Pia Borelbach works in the Research Department "Circular Polymers". At Fraunhofer CCPE, she works on the degradation behavior of plastics in the environment.
What are you working on at Fraunhofer CCPE? What creative ideas are you currently pursuing in your research area?
At Fraunhofer CCPE, I am working on the degradation behavior of plastics in the environment. Plastics enter the environment in various ways - on the one hand unintentionally, for example through littering, but on the other hand also planned in applications such as mulch films or geotextiles. We are researching methods to replicate the degradation behavior of plastics in the laboratory and to be able to evaluate this in the future. The standardized tests for the certification of biodegradable plastics work with shredded materials in closed containers. Thus, although biodegradation via CO2 generation or oxygen consumption can be demonstrated well, the experimental set-up deviates strongly from the real conditions. Our idea was therefore to develop test rigs that are closer to the actual environmental conditions. In one of our stands, the degradation of product samples on soil can be studied under the simultaneous influence of UV light. Regular sprinkling of the samples is also provided. In another test stand, the samples are tested in a simulated stream.

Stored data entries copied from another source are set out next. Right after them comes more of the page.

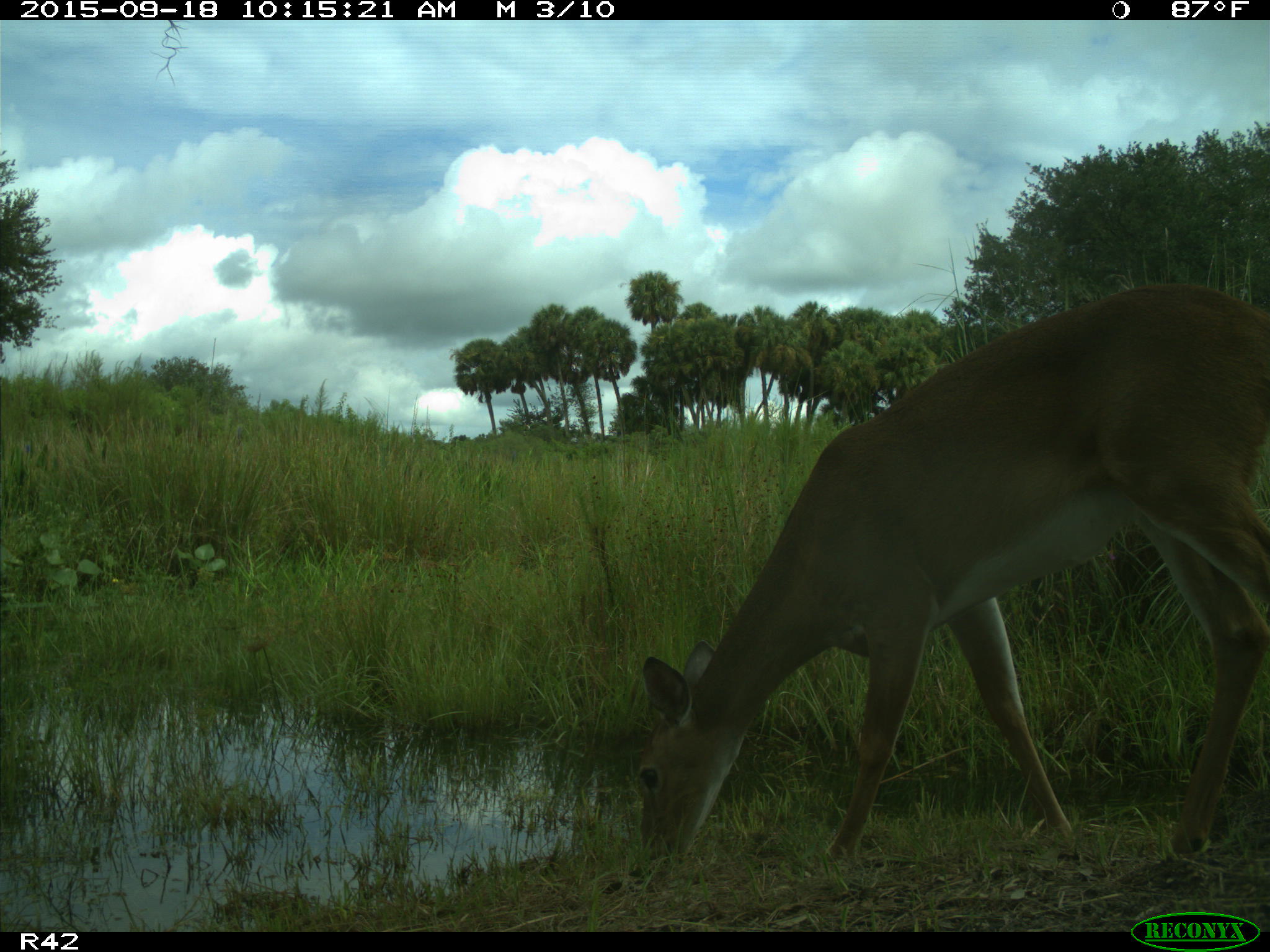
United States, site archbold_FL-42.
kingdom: Animalia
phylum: Chordata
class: Mammalia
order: Artiodactyla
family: Cervidae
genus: Odocoileus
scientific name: Odocoileus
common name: deer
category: unidentified deer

Do you have a concrete project example respectively why is this interesting for the industry/society?
A typical application for biodegradable plastics is mulch films. These are often used in agriculture to improve the growing conditions of plants. Biodegradable mulch films should remain stable on the fields during their period of use and only degrade after harvest. With our methods, the expected time until the onset of functional loss and the duration of degradation can already be tested during or in the material development phase for such films. This means that later complaints about too early or too late degradation can be avoided. Of course, different components of the material formulation or different additives can also be investigated for their effect and thereby provide the basis for a material development.

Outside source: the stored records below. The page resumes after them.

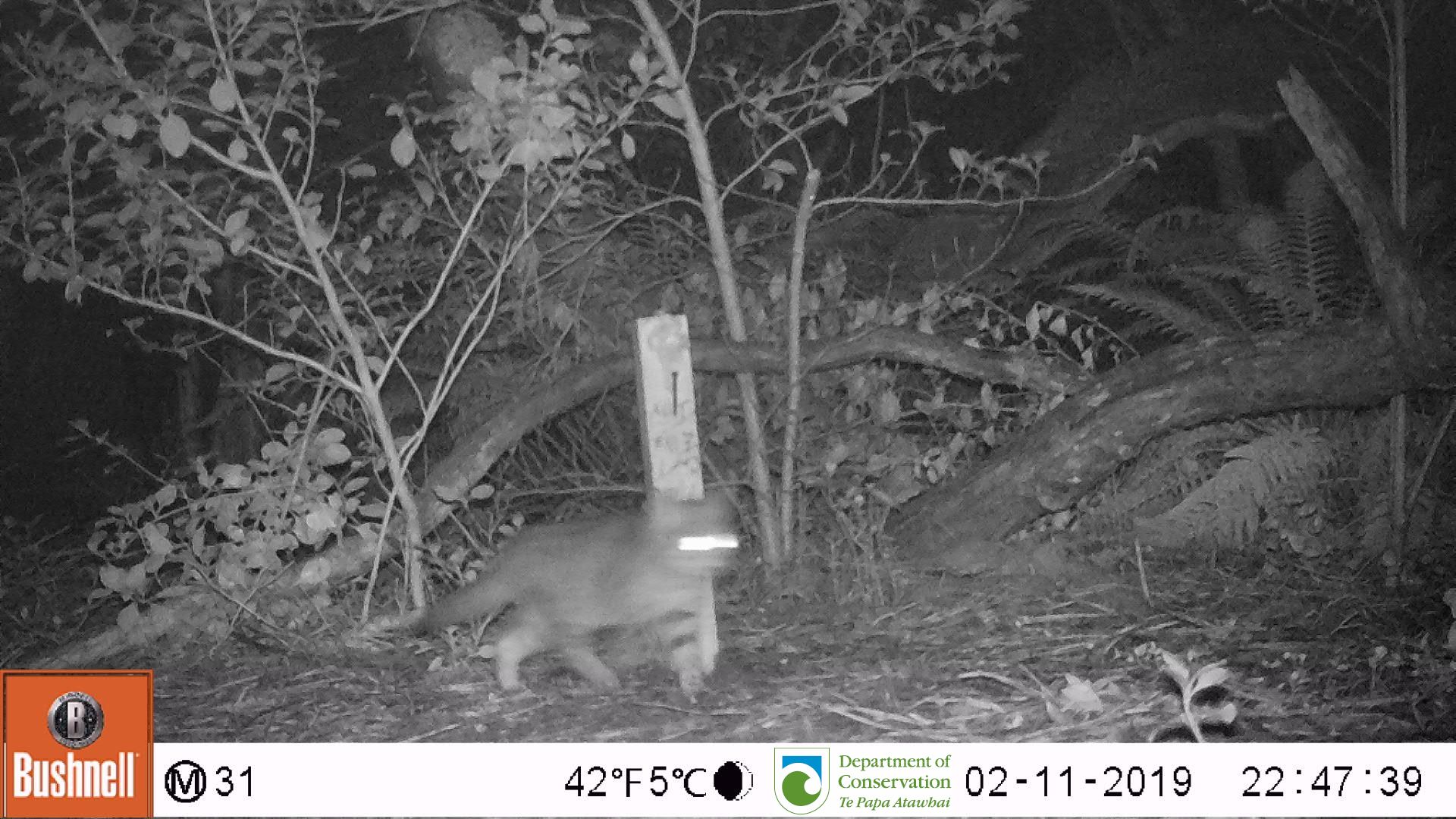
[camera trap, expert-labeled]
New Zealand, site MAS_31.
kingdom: Animalia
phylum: Chordata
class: Mammalia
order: Carnivora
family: Felidae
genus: Felis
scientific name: Felis catus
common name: domestic cat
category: cat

What is your highlight from almost 5 years of Fraunhofer CCPE?
My personal highlight was the first test run of the newly developed soil degradation state, with which we were able to show that our idea works in principle, even if not everything had been perfect at that point. In the meantime, we have an optimized test rig with which we can realistically simulate the degradation of plastics.
What does your day-to-day work look like?
The practical execution of degradation tests is only a small part of my work. Much more time-consuming is the evaluation of the extensive data generated by the tests. Various analytical methods are used to assess aging, such as the documentation of optical changes via microscope images or the determination of polymer physical and chemical properties. When unexpected results occur, I search the literature for possible explanations and exchange ideas with colleagues from different disciplines.
What fascinates you about your work at Fraunhofer CCPE?
At Fraunhofer CCPE, scientists with different professional backgrounds, experiences and from different institutes work together. This results in the most diverse perspectives on the topic of circularity. I consider this to be very rewarding.